Long Tones: Can we achieve enlightenment through sound?

How do we practice long tones? Why do we practice long tones?

I've always had a very academic and perfectionist approach to long tones, as I learned early from Jeffrey Khaner.

1. Long tones must be played with a metronome.
2. Hold your breath as long as possible so you can get through Faun in one breath and have air to spare!
3. Make sure your sound is beautiful!

This is all great for any professional flutist, but that's not what this post is about.

Sometimes I just want to retreat to the mountains of Japan and play shakuhachi from morning to night.   I have to say that I've learned more about my playing recently just by playing (not practicing...there's a difference) long tones on the shakuhachi.   Maybe it's the raw, woody tone of the bamboo instrument, maybe it's that shakuhachi is never played with vibrato, or maybe it's the simplicity and scale of the music.  Whatever it is, lately I've incorporated a more metaphysical approach to my flute playing.

So, the question is: Can we, as classical flutists, achieve enlightenment through our sound?

In my interview with James Nyoraku Schlefer, Sensei Schlefer explains how shakuhachi playing orignated as a Buddhist practice:

"Traditional shakuhachi practice was created by Buddhist monks, and the earliest written reference was mid 13th century. The monks used shakuhachi as an extension of meditating (breathing meditation, in and out, and listening to sound to achieve enlightenment). Meditation came first, then they decided to use it through the instrument. Some still practice as form of Buddhist practice (no performance and no teaching)."  Shakuhachi music was never meant to be performed.

When I practice shakuhachi, I kneel on the floor, sitting on my heels.   In yoga, it is called the Thunderbolt (or Zen) pose.   Lately I've been practicing classical flute in this pose as well.  While the floor may be uncomfortable, it is recommended to place your knees on pillows or a softer surface to stay in the pose longer.  We sit in this pose for an hour in shakuhachi lessons.

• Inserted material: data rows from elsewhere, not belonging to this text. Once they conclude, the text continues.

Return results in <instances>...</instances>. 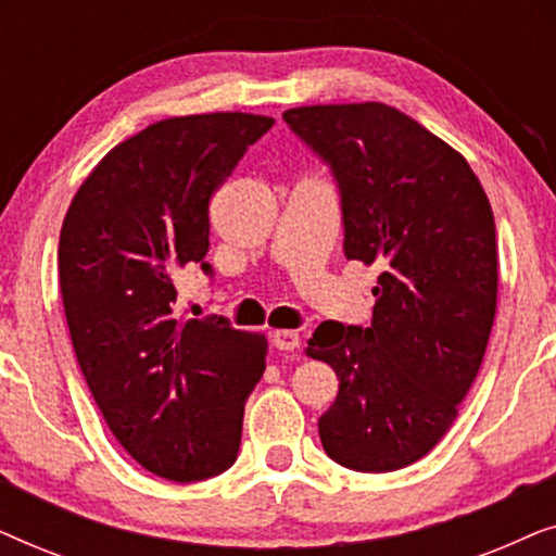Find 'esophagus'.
I'll return each mask as SVG.
<instances>
[{
    "label": "esophagus",
    "instance_id": "1",
    "mask_svg": "<svg viewBox=\"0 0 556 556\" xmlns=\"http://www.w3.org/2000/svg\"><path fill=\"white\" fill-rule=\"evenodd\" d=\"M270 341H273V346L280 349V352H293V349H299V344H301L299 333H295V331H286V329L273 331V333H270Z\"/></svg>",
    "mask_w": 556,
    "mask_h": 556
}]
</instances>
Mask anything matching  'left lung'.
Wrapping results in <instances>:
<instances>
[{
  "instance_id": "left-lung-1",
  "label": "left lung",
  "mask_w": 556,
  "mask_h": 556,
  "mask_svg": "<svg viewBox=\"0 0 556 556\" xmlns=\"http://www.w3.org/2000/svg\"><path fill=\"white\" fill-rule=\"evenodd\" d=\"M283 121L333 174L344 255L379 268L371 326L324 321L308 339L339 377L318 435L339 466L400 470L451 430L481 369L498 293L489 197L458 151L392 105H301Z\"/></svg>"
}]
</instances>
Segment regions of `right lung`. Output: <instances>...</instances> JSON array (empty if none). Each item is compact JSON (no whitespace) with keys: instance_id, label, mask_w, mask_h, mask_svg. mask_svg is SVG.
Returning a JSON list of instances; mask_svg holds the SVG:
<instances>
[{"instance_id":"obj_1","label":"right lung","mask_w":556,"mask_h":556,"mask_svg":"<svg viewBox=\"0 0 556 556\" xmlns=\"http://www.w3.org/2000/svg\"><path fill=\"white\" fill-rule=\"evenodd\" d=\"M276 121L202 113L151 124L83 181L60 230V293L80 371L126 453L177 483L238 460L268 341L223 316L174 318V278L202 268L210 197Z\"/></svg>"}]
</instances>
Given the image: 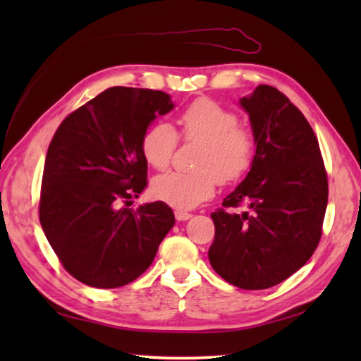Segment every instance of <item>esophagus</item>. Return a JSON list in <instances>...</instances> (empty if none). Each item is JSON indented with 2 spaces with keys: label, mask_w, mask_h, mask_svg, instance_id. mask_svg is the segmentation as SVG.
<instances>
[{
  "label": "esophagus",
  "mask_w": 361,
  "mask_h": 361,
  "mask_svg": "<svg viewBox=\"0 0 361 361\" xmlns=\"http://www.w3.org/2000/svg\"><path fill=\"white\" fill-rule=\"evenodd\" d=\"M192 217V214H189L186 211H175V219L178 221H185Z\"/></svg>",
  "instance_id": "1"
}]
</instances>
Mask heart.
I'll return each instance as SVG.
<instances>
[{
	"label": "heart",
	"mask_w": 361,
	"mask_h": 361,
	"mask_svg": "<svg viewBox=\"0 0 361 361\" xmlns=\"http://www.w3.org/2000/svg\"><path fill=\"white\" fill-rule=\"evenodd\" d=\"M239 118L211 99H197L180 114L178 135L185 141L200 142L194 172H167L152 181L157 200L175 209H192L216 192L217 181L231 183L248 171L255 155V136L237 126ZM178 144L175 130L166 122H157L145 130L141 152L147 163L163 171L171 164Z\"/></svg>",
	"instance_id": "b5f03b06"
}]
</instances>
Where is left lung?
Wrapping results in <instances>:
<instances>
[{
    "label": "left lung",
    "mask_w": 361,
    "mask_h": 361,
    "mask_svg": "<svg viewBox=\"0 0 361 361\" xmlns=\"http://www.w3.org/2000/svg\"><path fill=\"white\" fill-rule=\"evenodd\" d=\"M248 113L256 153L245 180L211 214L209 262L226 282L264 290L312 257L327 208V175L304 114L270 85L239 101ZM247 204L243 213L233 207Z\"/></svg>",
    "instance_id": "1"
}]
</instances>
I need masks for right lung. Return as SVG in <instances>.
<instances>
[{"label":"right lung","mask_w":361,"mask_h":361,"mask_svg":"<svg viewBox=\"0 0 361 361\" xmlns=\"http://www.w3.org/2000/svg\"><path fill=\"white\" fill-rule=\"evenodd\" d=\"M173 106L163 91L113 87L65 118L52 137L40 224L65 270L90 287L140 278L175 225L163 202L122 206L147 186L144 132Z\"/></svg>","instance_id":"add662e5"}]
</instances>
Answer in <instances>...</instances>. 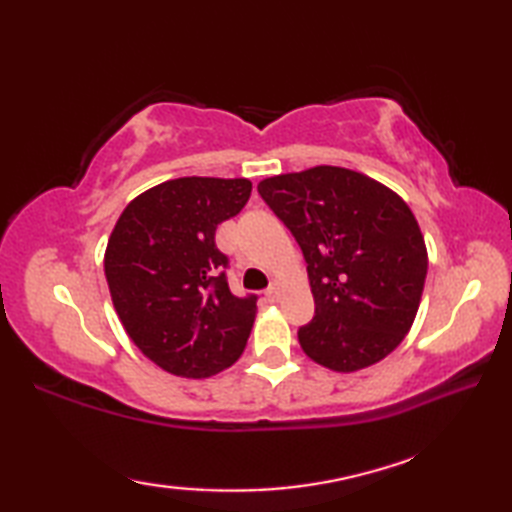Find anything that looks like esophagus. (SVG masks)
<instances>
[{
	"label": "esophagus",
	"instance_id": "esophagus-1",
	"mask_svg": "<svg viewBox=\"0 0 512 512\" xmlns=\"http://www.w3.org/2000/svg\"><path fill=\"white\" fill-rule=\"evenodd\" d=\"M264 295H266L268 301H277L281 297V284H279V281H273V284L268 286V290L264 292Z\"/></svg>",
	"mask_w": 512,
	"mask_h": 512
}]
</instances>
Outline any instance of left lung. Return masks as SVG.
Listing matches in <instances>:
<instances>
[{"label":"left lung","instance_id":"1","mask_svg":"<svg viewBox=\"0 0 512 512\" xmlns=\"http://www.w3.org/2000/svg\"><path fill=\"white\" fill-rule=\"evenodd\" d=\"M303 253L314 317L299 328L312 361L356 372L394 352L420 306L427 248L394 191L343 167H314L257 184Z\"/></svg>","mask_w":512,"mask_h":512}]
</instances>
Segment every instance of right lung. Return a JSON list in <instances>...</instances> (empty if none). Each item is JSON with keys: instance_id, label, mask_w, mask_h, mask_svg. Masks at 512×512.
<instances>
[{"instance_id": "1", "label": "right lung", "mask_w": 512, "mask_h": 512, "mask_svg": "<svg viewBox=\"0 0 512 512\" xmlns=\"http://www.w3.org/2000/svg\"><path fill=\"white\" fill-rule=\"evenodd\" d=\"M246 178H178L127 204L105 253L114 308L138 350L167 372L206 378L233 365L257 295L237 297L215 228L244 209Z\"/></svg>"}]
</instances>
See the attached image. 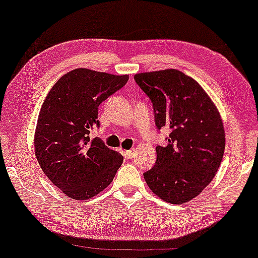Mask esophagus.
Returning <instances> with one entry per match:
<instances>
[{
    "label": "esophagus",
    "instance_id": "34e87169",
    "mask_svg": "<svg viewBox=\"0 0 258 258\" xmlns=\"http://www.w3.org/2000/svg\"><path fill=\"white\" fill-rule=\"evenodd\" d=\"M134 154H135V150H129L124 152V155L126 159H132L134 157Z\"/></svg>",
    "mask_w": 258,
    "mask_h": 258
}]
</instances>
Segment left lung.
Instances as JSON below:
<instances>
[{
	"label": "left lung",
	"instance_id": "obj_1",
	"mask_svg": "<svg viewBox=\"0 0 258 258\" xmlns=\"http://www.w3.org/2000/svg\"><path fill=\"white\" fill-rule=\"evenodd\" d=\"M153 105L157 128L169 130L158 145L154 167L144 172L152 192L172 205L183 204L213 180L225 149L224 126L209 96L180 71L164 70L134 77Z\"/></svg>",
	"mask_w": 258,
	"mask_h": 258
}]
</instances>
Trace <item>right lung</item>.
<instances>
[{
  "label": "right lung",
  "mask_w": 258,
  "mask_h": 258,
  "mask_svg": "<svg viewBox=\"0 0 258 258\" xmlns=\"http://www.w3.org/2000/svg\"><path fill=\"white\" fill-rule=\"evenodd\" d=\"M128 75L77 69L49 91L37 119L35 155L46 177L67 197L87 200L107 187L123 157L100 138L98 107L128 82Z\"/></svg>",
  "instance_id": "obj_1"
}]
</instances>
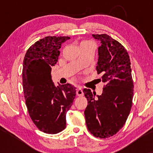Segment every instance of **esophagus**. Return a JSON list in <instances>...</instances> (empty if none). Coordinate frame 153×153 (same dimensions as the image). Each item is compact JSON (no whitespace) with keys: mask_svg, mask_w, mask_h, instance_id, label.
Instances as JSON below:
<instances>
[{"mask_svg":"<svg viewBox=\"0 0 153 153\" xmlns=\"http://www.w3.org/2000/svg\"><path fill=\"white\" fill-rule=\"evenodd\" d=\"M76 94L78 96H83V92H82V88L80 86H78L76 89Z\"/></svg>","mask_w":153,"mask_h":153,"instance_id":"34e87169","label":"esophagus"}]
</instances>
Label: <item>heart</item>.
Listing matches in <instances>:
<instances>
[{"instance_id":"heart-1","label":"heart","mask_w":153,"mask_h":153,"mask_svg":"<svg viewBox=\"0 0 153 153\" xmlns=\"http://www.w3.org/2000/svg\"><path fill=\"white\" fill-rule=\"evenodd\" d=\"M88 42H88V41H85V42H82V43H88Z\"/></svg>"}]
</instances>
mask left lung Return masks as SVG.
Returning a JSON list of instances; mask_svg holds the SVG:
<instances>
[{
  "mask_svg": "<svg viewBox=\"0 0 153 153\" xmlns=\"http://www.w3.org/2000/svg\"><path fill=\"white\" fill-rule=\"evenodd\" d=\"M101 42L96 71L102 75L103 93L95 99L96 93L83 89L88 101L84 111L88 131L96 137L108 138L123 127L132 105L134 82L131 62L122 44L106 34H93Z\"/></svg>",
  "mask_w": 153,
  "mask_h": 153,
  "instance_id": "left-lung-1",
  "label": "left lung"
}]
</instances>
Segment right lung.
<instances>
[{"label": "right lung", "mask_w": 153, "mask_h": 153, "mask_svg": "<svg viewBox=\"0 0 153 153\" xmlns=\"http://www.w3.org/2000/svg\"><path fill=\"white\" fill-rule=\"evenodd\" d=\"M69 36H46L28 49L23 62L22 80L26 105L40 131L57 134L66 127V114L76 91L69 83L55 87L51 76L61 45Z\"/></svg>", "instance_id": "add662e5"}]
</instances>
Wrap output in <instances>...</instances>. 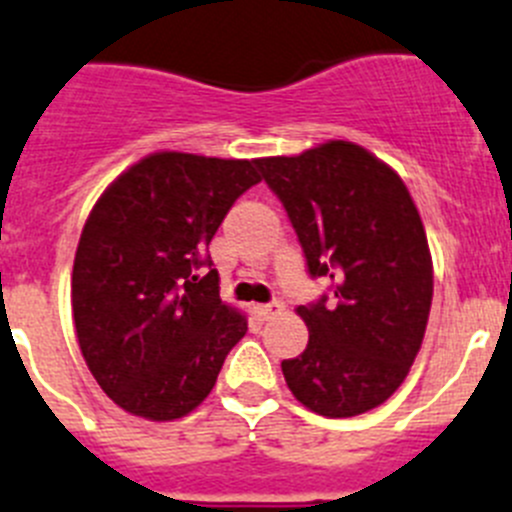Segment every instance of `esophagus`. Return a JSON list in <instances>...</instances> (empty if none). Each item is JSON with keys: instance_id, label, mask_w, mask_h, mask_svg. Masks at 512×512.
<instances>
[{"instance_id": "obj_1", "label": "esophagus", "mask_w": 512, "mask_h": 512, "mask_svg": "<svg viewBox=\"0 0 512 512\" xmlns=\"http://www.w3.org/2000/svg\"><path fill=\"white\" fill-rule=\"evenodd\" d=\"M280 311H283V303H280V301H273V303H260V306H255L257 319H262V321L273 319V316H278Z\"/></svg>"}]
</instances>
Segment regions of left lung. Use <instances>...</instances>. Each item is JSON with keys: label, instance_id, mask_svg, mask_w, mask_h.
<instances>
[{"label": "left lung", "instance_id": "left-lung-1", "mask_svg": "<svg viewBox=\"0 0 512 512\" xmlns=\"http://www.w3.org/2000/svg\"><path fill=\"white\" fill-rule=\"evenodd\" d=\"M257 168L288 211L326 296L298 306L308 344L283 359L290 393L326 418L367 413L400 388L426 334L434 265L411 193L390 165L347 140Z\"/></svg>", "mask_w": 512, "mask_h": 512}]
</instances>
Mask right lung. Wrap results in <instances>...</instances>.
Returning a JSON list of instances; mask_svg holds the SVG:
<instances>
[{
	"instance_id": "1",
	"label": "right lung",
	"mask_w": 512,
	"mask_h": 512,
	"mask_svg": "<svg viewBox=\"0 0 512 512\" xmlns=\"http://www.w3.org/2000/svg\"><path fill=\"white\" fill-rule=\"evenodd\" d=\"M257 160L153 153L91 209L78 239L71 306L101 390L132 416L176 421L204 403L247 316L219 298L209 242L260 183Z\"/></svg>"
}]
</instances>
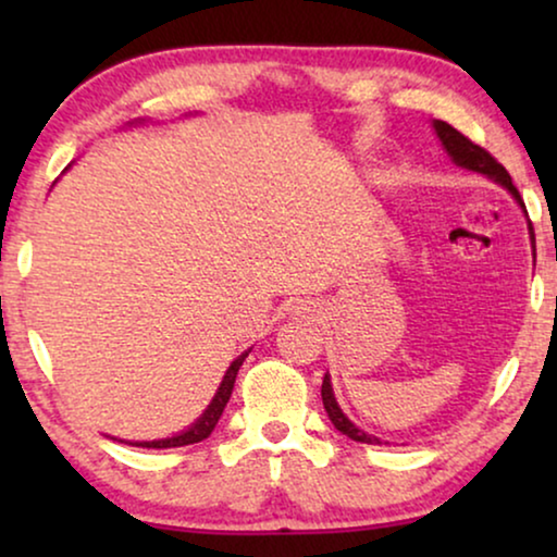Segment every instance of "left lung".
Returning <instances> with one entry per match:
<instances>
[{
    "mask_svg": "<svg viewBox=\"0 0 557 557\" xmlns=\"http://www.w3.org/2000/svg\"><path fill=\"white\" fill-rule=\"evenodd\" d=\"M433 128H436L441 144H444L448 157H451L456 164L463 166V170L486 174V177L505 187L507 193L512 195L515 200L520 202V208L524 210V202H522L520 193H517V187L512 185V177H509V172L497 162V159L490 154V151L482 149L479 144H474L471 139H467V136H463L461 132H456V128L451 124H446V121H433ZM524 212H528V210H524ZM530 231H532V227H530ZM322 403H324L326 416H330V421L334 423V429H337L339 433H345L347 438L360 441V444H383V441H380L377 436H370V433L357 429V425L349 421L345 413H342L337 400H334L330 375H324V383H322Z\"/></svg>",
    "mask_w": 557,
    "mask_h": 557,
    "instance_id": "1",
    "label": "left lung"
}]
</instances>
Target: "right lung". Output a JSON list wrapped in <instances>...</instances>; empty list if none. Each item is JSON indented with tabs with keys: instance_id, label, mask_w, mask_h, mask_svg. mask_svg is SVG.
I'll use <instances>...</instances> for the list:
<instances>
[{
	"instance_id": "add662e5",
	"label": "right lung",
	"mask_w": 557,
	"mask_h": 557,
	"mask_svg": "<svg viewBox=\"0 0 557 557\" xmlns=\"http://www.w3.org/2000/svg\"><path fill=\"white\" fill-rule=\"evenodd\" d=\"M250 352V349H248ZM248 352H243L240 357H235L231 362V368L225 370V377L223 383H220L215 398L210 400V406L205 408V413L197 418V421L189 425L187 431L177 433V436H170V438H159V441H128L132 446H141V448H177V446H189V444H200L212 433L215 429L220 416H223V410L227 406V400H231V393H233V385H235V375H238L243 360H246Z\"/></svg>"
}]
</instances>
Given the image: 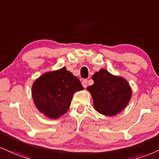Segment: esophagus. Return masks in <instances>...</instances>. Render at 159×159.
<instances>
[{
    "mask_svg": "<svg viewBox=\"0 0 159 159\" xmlns=\"http://www.w3.org/2000/svg\"><path fill=\"white\" fill-rule=\"evenodd\" d=\"M82 85H83V86L84 87L85 89L87 86H88V80H83V81H82Z\"/></svg>",
    "mask_w": 159,
    "mask_h": 159,
    "instance_id": "34e87169",
    "label": "esophagus"
}]
</instances>
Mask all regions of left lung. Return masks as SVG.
<instances>
[{
  "label": "left lung",
  "instance_id": "8db88e82",
  "mask_svg": "<svg viewBox=\"0 0 159 159\" xmlns=\"http://www.w3.org/2000/svg\"><path fill=\"white\" fill-rule=\"evenodd\" d=\"M92 79L94 84L86 89L92 94L96 111L112 116L124 110L132 94L127 80L114 76L105 69L96 72Z\"/></svg>",
  "mask_w": 159,
  "mask_h": 159
}]
</instances>
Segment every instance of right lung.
Masks as SVG:
<instances>
[{
    "mask_svg": "<svg viewBox=\"0 0 159 159\" xmlns=\"http://www.w3.org/2000/svg\"><path fill=\"white\" fill-rule=\"evenodd\" d=\"M83 89L79 79L64 67L41 75L33 83L31 93L37 110L56 119L68 110L75 92Z\"/></svg>",
    "mask_w": 159,
    "mask_h": 159,
    "instance_id": "obj_1",
    "label": "right lung"
}]
</instances>
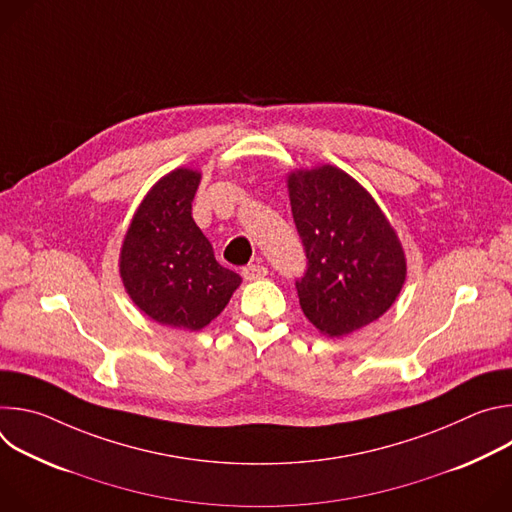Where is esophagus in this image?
I'll use <instances>...</instances> for the list:
<instances>
[{
  "label": "esophagus",
  "instance_id": "1",
  "mask_svg": "<svg viewBox=\"0 0 512 512\" xmlns=\"http://www.w3.org/2000/svg\"><path fill=\"white\" fill-rule=\"evenodd\" d=\"M267 275V267L259 265V263H251L247 267H243V277L247 281H257V279H263Z\"/></svg>",
  "mask_w": 512,
  "mask_h": 512
}]
</instances>
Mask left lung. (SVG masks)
I'll return each mask as SVG.
<instances>
[{
  "label": "left lung",
  "mask_w": 512,
  "mask_h": 512,
  "mask_svg": "<svg viewBox=\"0 0 512 512\" xmlns=\"http://www.w3.org/2000/svg\"><path fill=\"white\" fill-rule=\"evenodd\" d=\"M287 190L308 259L296 281L306 318L330 338L379 320L399 296L407 263L375 198L330 164L291 172Z\"/></svg>",
  "instance_id": "obj_1"
}]
</instances>
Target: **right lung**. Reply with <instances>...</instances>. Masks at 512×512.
I'll list each match as a JSON object with an SVG mask.
<instances>
[{
  "mask_svg": "<svg viewBox=\"0 0 512 512\" xmlns=\"http://www.w3.org/2000/svg\"><path fill=\"white\" fill-rule=\"evenodd\" d=\"M200 172L178 168L145 194L125 233L119 273L133 304L172 328L202 330L229 304L241 277L214 259L192 218Z\"/></svg>",
  "mask_w": 512,
  "mask_h": 512,
  "instance_id": "right-lung-1",
  "label": "right lung"
}]
</instances>
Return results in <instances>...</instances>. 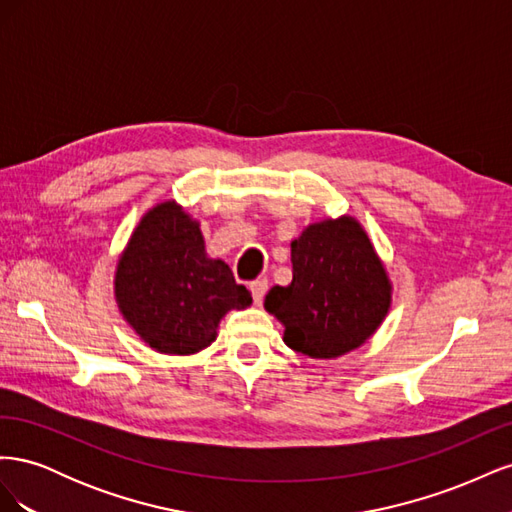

Shakuhachi long tones use only the following notes:  D, F, G, A, C, D.  To start, just play low D alone for as long as it's comfortable.  I always shut my eyes during these long tones..you may also hear some new nuances of your instrument!  Then, gradually going up the scale, slur from D to F, F to G, G to A, etc...you can play for 2 octaves.   Focus only on breathing and nothing else, and just listen to the raw sound.  Like shakuhachi, never use any vibrato.  Empty your mind of all the ways you were taught to play long tones and just go with it!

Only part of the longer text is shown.